==== Material to process
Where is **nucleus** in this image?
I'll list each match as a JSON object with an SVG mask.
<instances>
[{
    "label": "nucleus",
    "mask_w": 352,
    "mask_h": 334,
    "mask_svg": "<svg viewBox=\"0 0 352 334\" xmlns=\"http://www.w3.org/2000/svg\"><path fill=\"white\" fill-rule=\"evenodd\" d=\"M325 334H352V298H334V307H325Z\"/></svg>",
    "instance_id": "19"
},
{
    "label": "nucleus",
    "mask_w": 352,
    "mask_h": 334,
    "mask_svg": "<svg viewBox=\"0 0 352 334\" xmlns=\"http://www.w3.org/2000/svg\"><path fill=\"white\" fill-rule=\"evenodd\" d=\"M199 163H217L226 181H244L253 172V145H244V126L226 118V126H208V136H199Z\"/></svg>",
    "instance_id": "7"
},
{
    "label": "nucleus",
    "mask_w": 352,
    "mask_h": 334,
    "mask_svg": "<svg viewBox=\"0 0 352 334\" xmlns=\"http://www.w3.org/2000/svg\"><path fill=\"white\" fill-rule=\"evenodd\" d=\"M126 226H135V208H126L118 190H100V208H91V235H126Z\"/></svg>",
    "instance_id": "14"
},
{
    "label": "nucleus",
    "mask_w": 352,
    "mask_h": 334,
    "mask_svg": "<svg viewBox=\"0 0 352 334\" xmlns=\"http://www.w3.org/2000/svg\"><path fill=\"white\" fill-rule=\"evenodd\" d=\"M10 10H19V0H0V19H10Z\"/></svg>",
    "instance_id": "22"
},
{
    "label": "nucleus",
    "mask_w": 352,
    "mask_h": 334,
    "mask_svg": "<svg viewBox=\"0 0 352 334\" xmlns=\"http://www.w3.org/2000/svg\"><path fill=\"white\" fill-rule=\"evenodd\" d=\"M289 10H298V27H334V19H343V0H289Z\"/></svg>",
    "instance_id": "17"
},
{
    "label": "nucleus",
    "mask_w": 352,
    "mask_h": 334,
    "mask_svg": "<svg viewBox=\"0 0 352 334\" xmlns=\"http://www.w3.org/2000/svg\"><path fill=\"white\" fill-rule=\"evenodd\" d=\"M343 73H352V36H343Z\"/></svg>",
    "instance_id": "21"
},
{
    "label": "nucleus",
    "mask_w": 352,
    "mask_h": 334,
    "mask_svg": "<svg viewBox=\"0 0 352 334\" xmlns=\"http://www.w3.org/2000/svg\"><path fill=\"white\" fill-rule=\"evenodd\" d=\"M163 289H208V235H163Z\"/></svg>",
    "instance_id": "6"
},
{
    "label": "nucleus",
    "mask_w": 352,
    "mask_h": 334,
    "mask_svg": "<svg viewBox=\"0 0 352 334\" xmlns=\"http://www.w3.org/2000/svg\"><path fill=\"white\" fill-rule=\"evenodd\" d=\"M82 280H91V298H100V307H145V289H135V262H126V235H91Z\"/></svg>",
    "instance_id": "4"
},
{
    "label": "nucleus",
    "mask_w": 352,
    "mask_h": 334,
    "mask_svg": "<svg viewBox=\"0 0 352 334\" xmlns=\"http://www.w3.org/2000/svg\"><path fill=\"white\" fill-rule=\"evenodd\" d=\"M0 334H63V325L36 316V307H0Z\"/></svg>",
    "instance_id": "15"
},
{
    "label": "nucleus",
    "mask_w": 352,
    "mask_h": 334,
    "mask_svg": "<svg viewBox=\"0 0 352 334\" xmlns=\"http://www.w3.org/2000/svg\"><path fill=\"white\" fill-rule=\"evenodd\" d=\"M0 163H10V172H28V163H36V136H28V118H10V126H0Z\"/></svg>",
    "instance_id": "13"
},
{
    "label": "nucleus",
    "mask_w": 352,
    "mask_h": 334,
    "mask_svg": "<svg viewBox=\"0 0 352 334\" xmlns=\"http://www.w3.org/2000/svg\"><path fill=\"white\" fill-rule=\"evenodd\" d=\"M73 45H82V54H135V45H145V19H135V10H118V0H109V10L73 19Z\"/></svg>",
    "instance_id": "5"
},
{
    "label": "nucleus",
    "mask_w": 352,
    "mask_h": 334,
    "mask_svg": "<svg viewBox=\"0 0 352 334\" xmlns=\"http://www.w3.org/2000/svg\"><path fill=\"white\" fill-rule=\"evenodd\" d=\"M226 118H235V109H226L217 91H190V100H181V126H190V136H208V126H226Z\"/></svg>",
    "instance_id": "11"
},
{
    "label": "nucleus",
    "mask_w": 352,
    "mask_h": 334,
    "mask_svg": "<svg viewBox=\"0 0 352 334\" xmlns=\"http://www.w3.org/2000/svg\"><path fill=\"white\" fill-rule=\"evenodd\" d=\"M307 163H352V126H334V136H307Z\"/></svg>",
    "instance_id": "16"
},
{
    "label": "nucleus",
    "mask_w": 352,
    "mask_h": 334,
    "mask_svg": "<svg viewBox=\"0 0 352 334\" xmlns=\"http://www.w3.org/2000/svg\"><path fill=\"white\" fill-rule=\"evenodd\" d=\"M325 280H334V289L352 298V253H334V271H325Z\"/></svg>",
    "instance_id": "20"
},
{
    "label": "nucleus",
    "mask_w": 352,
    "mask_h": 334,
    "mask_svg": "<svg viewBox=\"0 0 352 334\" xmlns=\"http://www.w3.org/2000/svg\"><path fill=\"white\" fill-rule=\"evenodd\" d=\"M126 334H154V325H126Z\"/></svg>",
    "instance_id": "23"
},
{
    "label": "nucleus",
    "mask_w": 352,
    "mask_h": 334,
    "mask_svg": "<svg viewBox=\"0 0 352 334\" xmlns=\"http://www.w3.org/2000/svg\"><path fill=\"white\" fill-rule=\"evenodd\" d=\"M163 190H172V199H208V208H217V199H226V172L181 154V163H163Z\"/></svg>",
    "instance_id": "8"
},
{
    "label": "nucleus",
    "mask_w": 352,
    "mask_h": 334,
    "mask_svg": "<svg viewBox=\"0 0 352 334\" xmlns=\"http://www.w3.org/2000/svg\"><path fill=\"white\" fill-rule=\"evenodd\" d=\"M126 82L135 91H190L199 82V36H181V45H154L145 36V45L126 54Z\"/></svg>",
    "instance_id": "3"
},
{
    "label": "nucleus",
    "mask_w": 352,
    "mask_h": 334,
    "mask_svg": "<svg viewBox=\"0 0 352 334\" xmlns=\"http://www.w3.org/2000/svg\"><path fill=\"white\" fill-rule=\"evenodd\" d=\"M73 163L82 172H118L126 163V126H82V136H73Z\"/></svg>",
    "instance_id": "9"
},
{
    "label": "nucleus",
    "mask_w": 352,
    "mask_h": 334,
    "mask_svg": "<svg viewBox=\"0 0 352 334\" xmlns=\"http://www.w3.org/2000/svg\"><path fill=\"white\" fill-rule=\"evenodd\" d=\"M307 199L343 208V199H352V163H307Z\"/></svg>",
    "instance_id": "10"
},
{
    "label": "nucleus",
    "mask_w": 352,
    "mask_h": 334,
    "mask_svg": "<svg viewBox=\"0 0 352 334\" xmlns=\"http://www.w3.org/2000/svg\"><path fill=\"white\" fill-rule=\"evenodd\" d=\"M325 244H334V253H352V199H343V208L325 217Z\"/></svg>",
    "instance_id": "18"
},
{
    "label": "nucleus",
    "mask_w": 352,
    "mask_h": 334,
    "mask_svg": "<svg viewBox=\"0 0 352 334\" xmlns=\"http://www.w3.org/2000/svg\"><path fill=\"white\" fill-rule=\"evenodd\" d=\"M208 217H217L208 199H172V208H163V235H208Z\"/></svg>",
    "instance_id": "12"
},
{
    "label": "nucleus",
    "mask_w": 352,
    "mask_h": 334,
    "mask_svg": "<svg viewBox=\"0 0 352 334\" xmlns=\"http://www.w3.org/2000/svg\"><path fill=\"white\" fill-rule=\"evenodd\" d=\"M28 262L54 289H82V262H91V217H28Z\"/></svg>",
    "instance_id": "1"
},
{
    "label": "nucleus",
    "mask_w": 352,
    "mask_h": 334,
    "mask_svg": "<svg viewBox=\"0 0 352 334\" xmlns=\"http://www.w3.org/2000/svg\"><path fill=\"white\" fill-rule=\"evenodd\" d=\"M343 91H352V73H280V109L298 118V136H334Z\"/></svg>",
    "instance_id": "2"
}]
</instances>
========
▶ _Given exercise_:
Quote the lines verbatim, from the first line through the line that contains "163H217L226 181H244L253 172V145H244V126L226".

▶ _Answer below_:
Where is **nucleus** in this image?
I'll list each match as a JSON object with an SVG mask.
<instances>
[{
    "label": "nucleus",
    "mask_w": 352,
    "mask_h": 334,
    "mask_svg": "<svg viewBox=\"0 0 352 334\" xmlns=\"http://www.w3.org/2000/svg\"><path fill=\"white\" fill-rule=\"evenodd\" d=\"M325 334H352V298H334V307H325Z\"/></svg>",
    "instance_id": "19"
},
{
    "label": "nucleus",
    "mask_w": 352,
    "mask_h": 334,
    "mask_svg": "<svg viewBox=\"0 0 352 334\" xmlns=\"http://www.w3.org/2000/svg\"><path fill=\"white\" fill-rule=\"evenodd\" d=\"M199 163H217L226 181H244L253 172V145H244V126L226 118V126H208V136H199Z\"/></svg>",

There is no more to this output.